You can easily remove rust in one of two ways: Scrub with a commercial cleaner and an abrasive pad, or power it off using a spinning wire-wheel brush in a drill. Both methods work well, but with key differences you should know about.
Equal parts water and 5% vinegar solution (from the grocery store)
Citric Acid is a good rust remover. Just buy no sugar Kool-Aid and mix up a solution In the Navy, we used it on steel deck plates in the machinery spaces. For protection, paste wax is an inexpensive way to go.
Read the Can, WD40 repels water! The problem with WD40 is apparently it contains silicone (it is after all a petrolium based product) this CAN cause fish-eyes if any residue remains on the wood where a clear finish is to be applied. Try Carnauba wax and buff it in. DB
Has anyone used Renaissance Wax?
@egates07 wrote "what do we get when we mix hydrogen and air? H2O of course". This is incorrect. Hydrogen is a diatomic gas and CANNOT combine with oxygen (another diatomic gas) without a lot of energy. Combining the two at normal pressure/temperature will never result in H20. Rust formation requires a relative humidity of at least 50%. Check out http://corrosion-doctors.org/Experiments/rust-chemistry.htm for details as to how rust REALLY forms.
I use Meguires automotive products. If the rust is light, Meguires Cleaner Wax works well. If the rust is heavy use a Medium Cut Polishing Compound, then the wax. It protects and also makes the table slick.

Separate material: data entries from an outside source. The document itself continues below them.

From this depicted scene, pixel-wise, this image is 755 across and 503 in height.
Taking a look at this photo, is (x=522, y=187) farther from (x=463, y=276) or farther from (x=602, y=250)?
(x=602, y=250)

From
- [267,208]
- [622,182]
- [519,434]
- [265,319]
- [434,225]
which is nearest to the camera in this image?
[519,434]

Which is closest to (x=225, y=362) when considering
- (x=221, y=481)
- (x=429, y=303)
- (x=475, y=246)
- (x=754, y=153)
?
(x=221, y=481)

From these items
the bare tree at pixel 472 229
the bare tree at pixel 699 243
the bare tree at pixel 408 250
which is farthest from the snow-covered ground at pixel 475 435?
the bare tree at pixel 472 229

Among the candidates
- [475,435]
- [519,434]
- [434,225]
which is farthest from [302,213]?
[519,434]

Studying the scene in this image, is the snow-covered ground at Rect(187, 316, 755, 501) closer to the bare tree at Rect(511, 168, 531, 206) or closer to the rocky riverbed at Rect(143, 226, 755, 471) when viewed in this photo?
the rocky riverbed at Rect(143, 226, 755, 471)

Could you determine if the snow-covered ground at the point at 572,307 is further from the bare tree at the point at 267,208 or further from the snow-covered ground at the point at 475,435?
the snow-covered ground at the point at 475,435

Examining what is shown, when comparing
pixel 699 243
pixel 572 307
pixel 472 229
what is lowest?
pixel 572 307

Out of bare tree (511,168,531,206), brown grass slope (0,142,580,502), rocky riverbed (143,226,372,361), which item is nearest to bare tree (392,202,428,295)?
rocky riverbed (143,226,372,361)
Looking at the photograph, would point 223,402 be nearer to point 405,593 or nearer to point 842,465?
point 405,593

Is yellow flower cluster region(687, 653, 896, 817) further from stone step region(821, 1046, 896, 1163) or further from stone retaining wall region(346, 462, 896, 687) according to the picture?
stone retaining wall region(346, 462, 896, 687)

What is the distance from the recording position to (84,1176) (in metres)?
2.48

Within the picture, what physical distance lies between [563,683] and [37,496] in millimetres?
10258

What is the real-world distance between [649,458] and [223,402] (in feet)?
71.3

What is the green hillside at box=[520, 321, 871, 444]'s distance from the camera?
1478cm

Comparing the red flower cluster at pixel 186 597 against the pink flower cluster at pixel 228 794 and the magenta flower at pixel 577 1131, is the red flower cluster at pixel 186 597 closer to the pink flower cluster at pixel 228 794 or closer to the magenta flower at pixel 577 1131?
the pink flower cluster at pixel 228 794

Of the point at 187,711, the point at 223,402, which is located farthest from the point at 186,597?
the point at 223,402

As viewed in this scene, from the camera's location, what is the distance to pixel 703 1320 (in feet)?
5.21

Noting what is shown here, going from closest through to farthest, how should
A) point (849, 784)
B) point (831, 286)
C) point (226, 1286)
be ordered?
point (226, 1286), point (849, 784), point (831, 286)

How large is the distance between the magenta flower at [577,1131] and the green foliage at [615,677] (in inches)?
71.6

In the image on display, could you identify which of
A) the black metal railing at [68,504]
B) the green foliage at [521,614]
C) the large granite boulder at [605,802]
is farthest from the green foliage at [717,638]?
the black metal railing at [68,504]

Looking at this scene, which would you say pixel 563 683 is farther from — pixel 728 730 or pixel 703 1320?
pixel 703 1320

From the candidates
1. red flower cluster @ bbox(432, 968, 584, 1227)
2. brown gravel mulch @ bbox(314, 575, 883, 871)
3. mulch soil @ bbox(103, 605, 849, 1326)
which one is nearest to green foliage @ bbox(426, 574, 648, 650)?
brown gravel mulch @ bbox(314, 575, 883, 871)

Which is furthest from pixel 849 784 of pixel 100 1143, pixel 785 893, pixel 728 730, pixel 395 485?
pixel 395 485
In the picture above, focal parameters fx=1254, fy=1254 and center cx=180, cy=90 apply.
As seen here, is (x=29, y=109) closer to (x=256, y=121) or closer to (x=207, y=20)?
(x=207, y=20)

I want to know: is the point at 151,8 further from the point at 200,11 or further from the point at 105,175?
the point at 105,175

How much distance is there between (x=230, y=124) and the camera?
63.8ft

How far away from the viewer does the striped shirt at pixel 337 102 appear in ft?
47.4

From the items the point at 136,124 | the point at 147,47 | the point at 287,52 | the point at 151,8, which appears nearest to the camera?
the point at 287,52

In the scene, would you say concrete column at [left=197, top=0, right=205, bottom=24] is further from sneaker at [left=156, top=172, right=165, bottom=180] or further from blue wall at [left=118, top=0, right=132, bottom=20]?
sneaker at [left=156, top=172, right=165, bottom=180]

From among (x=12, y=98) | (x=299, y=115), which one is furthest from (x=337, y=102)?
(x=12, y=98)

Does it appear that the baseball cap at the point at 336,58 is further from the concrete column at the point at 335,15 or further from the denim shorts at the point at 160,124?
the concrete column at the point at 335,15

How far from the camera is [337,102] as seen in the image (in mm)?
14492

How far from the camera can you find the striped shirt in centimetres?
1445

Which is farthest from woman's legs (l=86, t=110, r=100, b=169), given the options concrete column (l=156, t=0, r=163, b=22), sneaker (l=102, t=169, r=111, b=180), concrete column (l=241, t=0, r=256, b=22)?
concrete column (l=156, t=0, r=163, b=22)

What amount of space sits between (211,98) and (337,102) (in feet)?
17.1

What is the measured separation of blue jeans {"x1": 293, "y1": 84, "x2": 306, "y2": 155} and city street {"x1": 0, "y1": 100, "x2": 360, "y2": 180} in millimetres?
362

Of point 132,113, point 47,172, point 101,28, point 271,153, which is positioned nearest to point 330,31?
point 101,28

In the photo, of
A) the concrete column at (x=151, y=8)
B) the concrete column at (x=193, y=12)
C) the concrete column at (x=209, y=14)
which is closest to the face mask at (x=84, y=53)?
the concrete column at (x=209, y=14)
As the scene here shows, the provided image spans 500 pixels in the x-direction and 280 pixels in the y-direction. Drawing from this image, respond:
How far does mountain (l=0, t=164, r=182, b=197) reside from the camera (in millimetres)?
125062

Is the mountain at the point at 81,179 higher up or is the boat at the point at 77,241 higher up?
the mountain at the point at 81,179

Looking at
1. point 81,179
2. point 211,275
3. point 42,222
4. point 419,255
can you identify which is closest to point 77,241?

My tools are in my garages in NJ and in ME. I have found that a cover of an old blanket or even a rubber matting. Keep the moisture from dropping on the surfaces and you will have much less trouble with rust.
you can scrape a lot of rust dust off with a razor blade, you use to remove paint off glass no sludge or nasty slurry just rust dust
My recent move from Colorado to Florida taught me about the need for rust mitigation very quickly. After using the WD40 and green scotch brite pad method to remove the rust. I then turned to the local boaters for suggestions about long term care. West Marine Corrosion Block is the trick. I have been using it for a year now and everything still looks great.
Been using Johnsons paste wax for years now, just wipe on a thin coat and leave it.
One winter the temperature jumped up from freezing to 60 degrees F and all my cast iron tops were sweating. That time I used Boeshield T-9 and let it dry. Saved everythibng from even the slightest rust.
At Woodcraft--new name--http://www.woodcraft.com/Product/124627/Bostik-TopCote-Aerosol-10-34-oz.aspx
Although WD40 is a great lubricant, it should never be used to inhibit or prevent rust. Check the ingredients and you'll find it contains hydrogen and what do we get when we mix hydrogen and air? H2O of course. when that comes in contact with bare steel such as a saw blade, you get FeO2 otherwise known as rust. Try spraying a light coat on a saw blade and leave it where it's exposed to regular unconditioned air over night. The next morning you should see a light coating of surface rust.
I use Gun Blue on my tools and it works quite well; and I like the dark finish...
A couple years ago I was restoring a bunch of old planes. I bought a couple gallons of Evapo-Rust and put the plane parts in a bath for a day or two. Then polished off the scale with steel wool or a dremel tool brass brush. Nice look and doesn't remove all the patina.
I never much cared for T9. It didn't seem to protect all that well and made my saw table a bit sticky. I recently read about CRC's 3-36 Multi-Purpose Lubricany and Corrosion Inhibitor and I've become a believer. Spray it on, rub it around so every things is wetted, and let it dry.
Good luck finding anywhere to buy Top Saver! As far as I could determine, there is only one company that sells the product in a separate bottle and they have not had any available for the last two months. You can find kits that contain Top Saver, but then you have to buy other products that come with the kit. Top Saver works great, I would love to be able to buy more and hope that maybe someone out there knows where it is available!
I've been using paste wax for years, it has served me well.
Whenever I get rust on my 66 year old cast iron table saw top I use WD-40 & a piece of fine grit (300) emery paper. It leaves a fine protection on my saw when I'm done.
I seal my cast iron tables with flore paste wax.